Sunday, 22 de December de 2024 ISSN 1519-7670 - Ano 24 - nº 1319

Sem pudor, ética ou vergonha

A edição da revista Veja (nº 1.851, de 28/4/04) traz um belo exemplo do que a irresponsabilidade, o preconceito e os interesses econômicos podem fazer com o jornalismo. Assinada por Leonardo Coutinho, o texto ‘Sem fé, lei ou rei’ aborda o conflito entre índios cintas-largas e garimpeiros no interior de Rondônia. Talvez a única função positiva do artigo seja a de exemplo para as escolas de Comunicação – do que não devemos fazer como profissionais ou pessoas. O fato trágico, no entanto, é que ele circule na revista de maior número de leitores do país e sirva apenas para alimentar rixas e distorcer a realidade.

Em primeiro lugar, uma análise puramente jornalística e formal. A reportagem começa com a citação de um cronista português do século 16, Pero de Magalhães Gândavo. O europeu concluiu que os índios não possuíam os fonemas ‘f’, ‘l’ ou ‘r’. Sem isso, eles não poderiam ter ‘fé, lei ou rei’. Assim, estariam fadados à barbárie eterna. Este abre dita o tom do por vir, afinal, o mesmo tipo de dedução lógica e raciocínio foi aplicado pelo autor e editores.

Qualquer veículo de comunicação que se preze tem a apuração como exigência mais preciosa para uma matéria de qualidade. No caso, parece que tudo isso foi jogado fora. Não há, por exemplo, qualquer contextualização histórica do assunto, que já ocupou as páginas dos jornais tantas vezes nos últimos anos. Não cita sequer que no ano passado a Funai retirou cerca de 5 mil garimpeiros da terra indígena e que uma força-tarefa já havia sido criada para acompanhar o caso.
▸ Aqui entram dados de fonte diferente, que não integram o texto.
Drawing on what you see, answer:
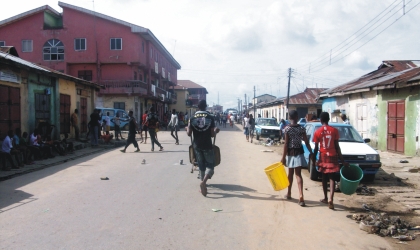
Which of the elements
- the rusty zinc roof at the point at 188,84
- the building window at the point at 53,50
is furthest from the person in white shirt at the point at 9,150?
the rusty zinc roof at the point at 188,84

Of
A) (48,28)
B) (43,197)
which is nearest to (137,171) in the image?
(43,197)

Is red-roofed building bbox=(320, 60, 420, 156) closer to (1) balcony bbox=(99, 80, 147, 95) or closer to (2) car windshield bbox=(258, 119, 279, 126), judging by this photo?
(2) car windshield bbox=(258, 119, 279, 126)

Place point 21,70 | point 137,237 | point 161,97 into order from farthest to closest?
1. point 161,97
2. point 21,70
3. point 137,237

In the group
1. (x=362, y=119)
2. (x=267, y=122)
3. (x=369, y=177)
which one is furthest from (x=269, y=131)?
(x=369, y=177)

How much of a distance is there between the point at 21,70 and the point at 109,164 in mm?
5875

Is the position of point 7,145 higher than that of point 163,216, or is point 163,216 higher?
point 7,145

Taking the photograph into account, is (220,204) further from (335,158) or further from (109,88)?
(109,88)

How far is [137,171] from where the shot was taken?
10867 millimetres

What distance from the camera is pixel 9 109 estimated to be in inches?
541

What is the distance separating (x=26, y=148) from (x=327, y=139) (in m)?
10.1

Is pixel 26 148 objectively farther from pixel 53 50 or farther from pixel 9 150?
pixel 53 50

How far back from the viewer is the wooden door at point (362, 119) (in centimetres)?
1983

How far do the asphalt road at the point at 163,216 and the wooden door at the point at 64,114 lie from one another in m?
9.48

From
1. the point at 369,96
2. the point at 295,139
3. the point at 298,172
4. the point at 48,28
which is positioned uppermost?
the point at 48,28
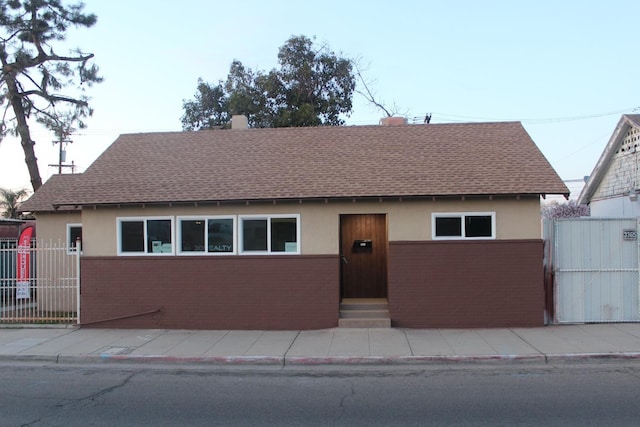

Ou que vários organismos internacionais ligados aos direitos humanos também emitiram relatórios sobre a questão e visitaram a área. Outro erro grave: não há nenhuma resposta às críticas, o governo federal e a Funai não foram ouvidos e, muito menos, os índios.

É estranho que o repórter esteja escrevendo diretamente de Espigão d’Oeste e não cite nenhuma fonte local. O investimento da revista em mandar um repórter para lá não acrescenta qualquer novidade além da informação de que caciques têm casas na cidade e andam de carro importado, algo noticiado ao longo da semana pelas TVs. A aldeia, segundo o próprio texto, fica a 20 quilômetros. Por estarem tão próximos e serem protagonistas no assunto não seria uma boa ouvir os moradores dessa aldeia? E os garimpeiros? Também não tiveram vez. Nenhum pôde comentar a perda dos 29 companheiros brutalmente assassinados. Talvez porque eles tenham falado durante toda a semana à imprensa nacional que esteve de olho na região. Além disso, em nenhum momento os editores ou o repórter lembraram de ouvir algum especialista no tema. O único erudito citado é nosso valioso Pero de Magalhães Gândavo e sua teoria.

Povo agonizante

Por outro lado, vários políticos, que também falaram ao público durante esta última semana, voltaram a ter amplo espaço. A lista de aspas conta com governadores e deputado. E nós sabemos que muitas vezes nossos políticos podem ser sensíveis à atuação de grupos de pressão interessados em garimpo, extração de madeira ou ampliação da fronteira agrícola. Mas o ministro da Justiça foi duramente condenado pela Veja ao dizer que ‘todo dia é dia de índio’. Será isso tão condenável partindo do chefe da pasta responsável pela defesa da população indígena brasileira? Será isso um grande erro?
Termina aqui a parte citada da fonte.